Just as Cunningham’s motions generate the imagery in Loops, we now use his voice to generate the music. The initial source is Cunningham reading diary entries from his first visit to New York City in 1937, when he was 17 years old–an old man’s voice evoking an earlier city and an earlier self. Later we had the idea was that if we had Cunningham speaking, then we would have John Cage listening to him, at least virtually. And so we propelled the intonation and rhythm of Cunningham’s sentences into a virtual instantiation of Cage’s prepared piano.

The pattern of the notes they strike is picked out and then evolved by autonomous musical intelligences, not only “listening” to the sound of this speech, but also “reading” the content of its sentences: the compositional structure derives from the spatial/metaphorical structure of that text. The musical “score” for this work does not specify the exact notes to be played, but instead establishes a series of potential relationships between intonation, metaphor, and a range of equivalent piano tones. These relationships are selected and played out slightly differently each time.

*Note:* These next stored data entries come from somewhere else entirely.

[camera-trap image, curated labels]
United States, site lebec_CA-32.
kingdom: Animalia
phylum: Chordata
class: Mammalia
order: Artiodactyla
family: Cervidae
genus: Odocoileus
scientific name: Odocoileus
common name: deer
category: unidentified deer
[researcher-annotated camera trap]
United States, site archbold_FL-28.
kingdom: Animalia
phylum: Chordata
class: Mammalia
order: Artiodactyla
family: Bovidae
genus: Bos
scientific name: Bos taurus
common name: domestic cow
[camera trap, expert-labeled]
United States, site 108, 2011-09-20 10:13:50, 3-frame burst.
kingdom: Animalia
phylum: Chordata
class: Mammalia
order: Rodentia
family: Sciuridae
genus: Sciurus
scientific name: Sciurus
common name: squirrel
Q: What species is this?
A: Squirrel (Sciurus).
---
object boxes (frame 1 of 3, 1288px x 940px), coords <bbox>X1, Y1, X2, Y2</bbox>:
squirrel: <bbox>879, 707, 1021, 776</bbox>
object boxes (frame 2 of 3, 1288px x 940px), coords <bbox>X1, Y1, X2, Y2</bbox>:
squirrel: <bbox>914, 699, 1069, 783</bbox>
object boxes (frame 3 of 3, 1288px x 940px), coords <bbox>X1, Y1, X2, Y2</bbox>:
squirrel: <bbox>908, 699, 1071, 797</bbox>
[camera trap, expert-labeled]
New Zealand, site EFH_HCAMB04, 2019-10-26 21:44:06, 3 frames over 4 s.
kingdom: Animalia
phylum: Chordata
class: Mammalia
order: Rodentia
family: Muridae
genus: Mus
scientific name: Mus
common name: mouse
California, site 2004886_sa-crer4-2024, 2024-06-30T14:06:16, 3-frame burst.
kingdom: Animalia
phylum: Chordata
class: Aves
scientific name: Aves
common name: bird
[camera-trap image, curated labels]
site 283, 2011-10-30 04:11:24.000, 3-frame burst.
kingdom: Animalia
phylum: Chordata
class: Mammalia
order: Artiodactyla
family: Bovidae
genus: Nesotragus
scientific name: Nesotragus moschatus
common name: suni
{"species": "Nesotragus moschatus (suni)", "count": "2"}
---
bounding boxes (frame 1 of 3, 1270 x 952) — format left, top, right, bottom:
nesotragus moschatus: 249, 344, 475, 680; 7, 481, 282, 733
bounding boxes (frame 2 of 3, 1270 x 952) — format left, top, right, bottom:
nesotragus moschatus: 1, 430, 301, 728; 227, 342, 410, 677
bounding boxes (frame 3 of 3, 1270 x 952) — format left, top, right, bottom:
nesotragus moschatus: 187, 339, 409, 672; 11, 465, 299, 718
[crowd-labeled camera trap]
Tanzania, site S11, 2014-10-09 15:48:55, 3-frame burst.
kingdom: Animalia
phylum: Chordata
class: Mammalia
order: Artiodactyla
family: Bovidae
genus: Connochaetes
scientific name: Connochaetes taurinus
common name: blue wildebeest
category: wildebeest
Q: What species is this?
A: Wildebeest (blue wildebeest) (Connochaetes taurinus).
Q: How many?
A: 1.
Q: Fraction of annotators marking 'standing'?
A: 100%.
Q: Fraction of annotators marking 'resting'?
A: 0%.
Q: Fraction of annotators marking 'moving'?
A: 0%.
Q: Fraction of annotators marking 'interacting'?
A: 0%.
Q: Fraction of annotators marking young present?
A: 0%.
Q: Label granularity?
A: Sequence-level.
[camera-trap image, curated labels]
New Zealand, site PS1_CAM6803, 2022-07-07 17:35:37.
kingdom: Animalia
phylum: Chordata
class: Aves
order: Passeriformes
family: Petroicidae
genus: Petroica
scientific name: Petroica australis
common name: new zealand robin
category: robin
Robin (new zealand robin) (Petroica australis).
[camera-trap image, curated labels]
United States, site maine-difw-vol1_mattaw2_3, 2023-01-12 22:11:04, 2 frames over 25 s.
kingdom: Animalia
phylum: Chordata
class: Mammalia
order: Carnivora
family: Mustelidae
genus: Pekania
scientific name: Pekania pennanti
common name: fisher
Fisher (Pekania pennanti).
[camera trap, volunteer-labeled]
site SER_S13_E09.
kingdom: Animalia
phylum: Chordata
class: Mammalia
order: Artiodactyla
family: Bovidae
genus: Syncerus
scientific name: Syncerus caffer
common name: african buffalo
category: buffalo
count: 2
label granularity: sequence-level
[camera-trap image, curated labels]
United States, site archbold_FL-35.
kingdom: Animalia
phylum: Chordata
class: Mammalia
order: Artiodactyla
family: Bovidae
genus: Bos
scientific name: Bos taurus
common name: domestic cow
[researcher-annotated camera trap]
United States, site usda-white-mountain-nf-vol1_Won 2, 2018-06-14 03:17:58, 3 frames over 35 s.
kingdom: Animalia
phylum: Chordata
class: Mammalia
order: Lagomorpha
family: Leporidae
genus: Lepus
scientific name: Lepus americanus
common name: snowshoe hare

Loops is computed in real-time and is, in effect, a live performance (the program is the only other “performer” of this choreography than Cunningham, who has never set the work on any other dancer.) Thus Loops, the digital program, confers a weird kind of immortality on Loops, the physical dance, for as it keeps performing itself, it keeps revealing something new to us with every playback.

 

Triptych

Loops tryptich installation (visualization)

In its current triptych arrangement, three views of Loops are presented. The central screen has the virtual camera facing Merce’s hands directly, while the flanking screen give sideway views from the left and right respectively.